Dalam konteks Papua pelanggaran terhadap ICERD juga terjadi, bahkan problem mendasar pelanggaran tersebut sampai saat ini tidak diselesaikan. Sehingga secara umum dapat disimpulkan bahwa diskriminasi rasial di Indonesia masih terjadi dan tidak ada penyelesaian efektif baik melalui kebijakan pembangunan, kebijakan hukum, maupun melalui pengadilan.

MELIHAT PAPUA DARI SEGALA SISI


MELIHAT PAPUA DARI SEGALA SISI

(Sebuah kajian kritis yang sedang dilakukan oleh kelompok peneliti lepas Papua)

Oleh

plato ayamaru



H A M


APAKAH

POLA PELANGGARAN HAM DI PAPUA

BERCORAK POLA GENOSIDE

? ? ? ?

Dua aspek kunci pada ‘pola genoside’

Istilah “genoside” sebenarnya sangat berat, maka perlu dipakai dengan teliti. Dalam “Convention on the prevention and punishment of the crime of genocide” genoside dirumuskan sebagai any of a proscribed set of acts “committed with intent to destroy, in whole or in part, a national, ethnical, racial, or religious group, as such” (sejumlah tindakan yang dilakukan dengan tujuan untuk memusnahkan, sebagian atau secara menyeluruh, suatu kelompok nasional, etnis, ras atau religius, sebagai kelompok). Maka, secara sederhana dapat dikatakan bahwa dalam hal menentukan adanya sifat genoside, diperlukan dua unsur kunci: [1] tindakan-tindakan nyata, dan [2] maksud yang jelas bahwa tindakan-tindakan tadi diadakan untuk memusnahkan sebagian atau seluruh kelompok orang tertentu.

■ Data yang Diberikan ■
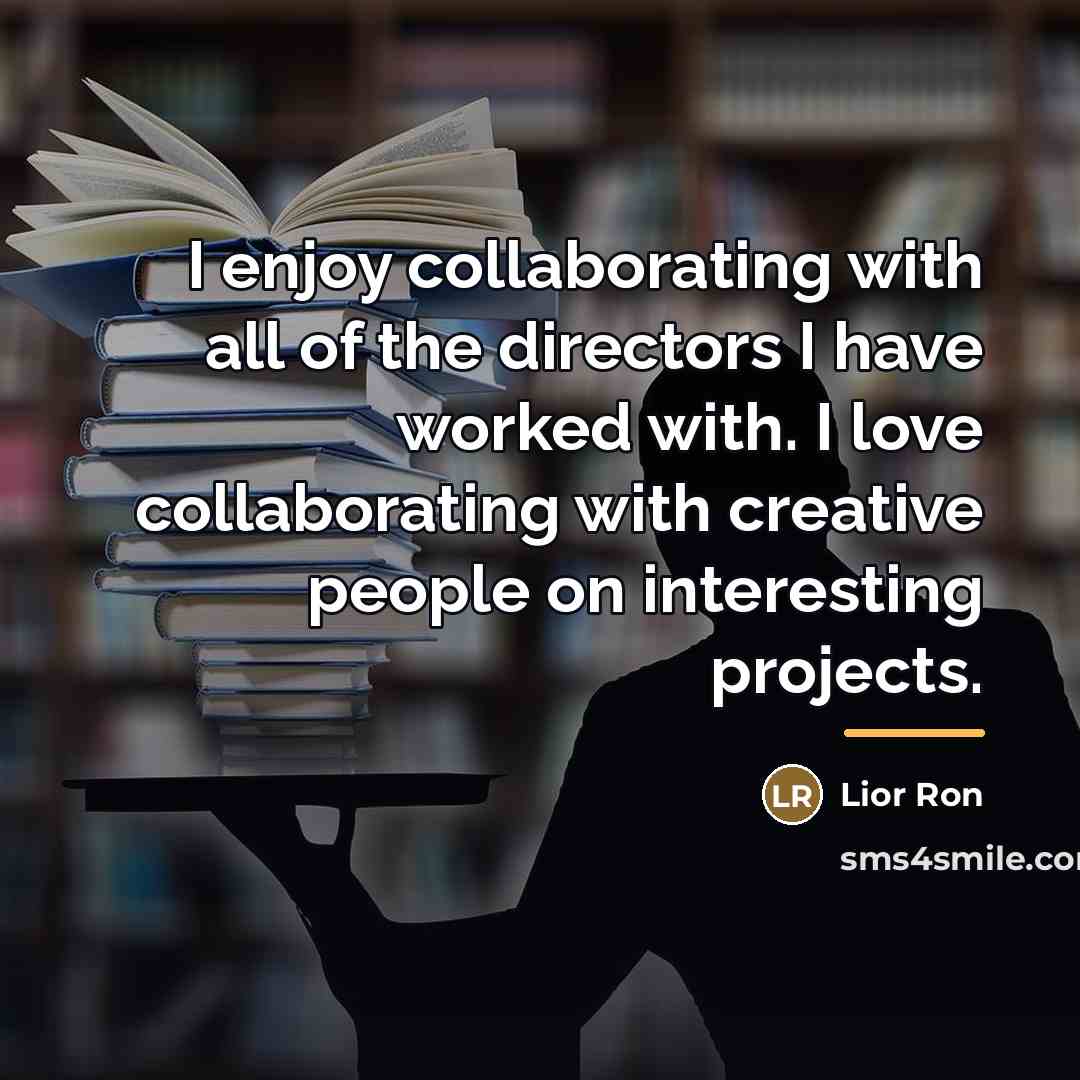 “I enjoy collaborating with all of the directors I have…” quote by Lior Ron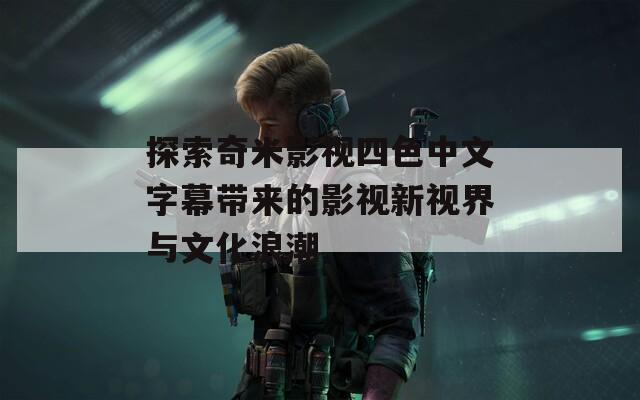 探索奇米影视四色中文字幕带来的影视新视界与文化浪潮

■ Pertanyaan tentang Materi ■
- 1) Menurut rumusan konvensi yang dikutip dalam teks tentang HAM di Papua, jenis kelompok apa saja yang bisa menjadi sasaran genosida? Sebutkan semuanya.
- 2) Sambung teks tentang HAM di Papua mulai dari setelah kalimat terakhirnya.

■ Jawaban Berurutan ■
- 1) Kelompok nasional, etnis, ras, dan religius.

- 2)
Dalam laporan studi kelompok kerja ALIHRC disajikan suatu gambaran mengenai tindakan-tindakan (set of acts) selama ini (dari tahun 60an sampai dengan 2003); kemudian hubungan antara tindakan dengan maksud/motifnya (committed with intent) diuraikan/diperiksa. Secara kasar kelompok kerja ini menyimpulkan bahwa tidak terlalu sulit untuk membenarkan bila ada ‘tindakan-tindakan’, namun lebih sulit untuk memperjelaskan atau untuk mengetahui ‘motif di belakang tindakan’ itu. Sehingga suatu tindakan hanya dapat diberikan nilai/bobot sepanjang ada efek pada pemusnahan kelompok etnis tertentu (sebagian atau secara menyeluruh), dan motif tetap menjadi suatu bahan diskusi tersendiri.

Selanjutnya kami akan merefleksikan secara singkat tentang unsur “tindakan / kebijakan” maupun “maksud/motif”.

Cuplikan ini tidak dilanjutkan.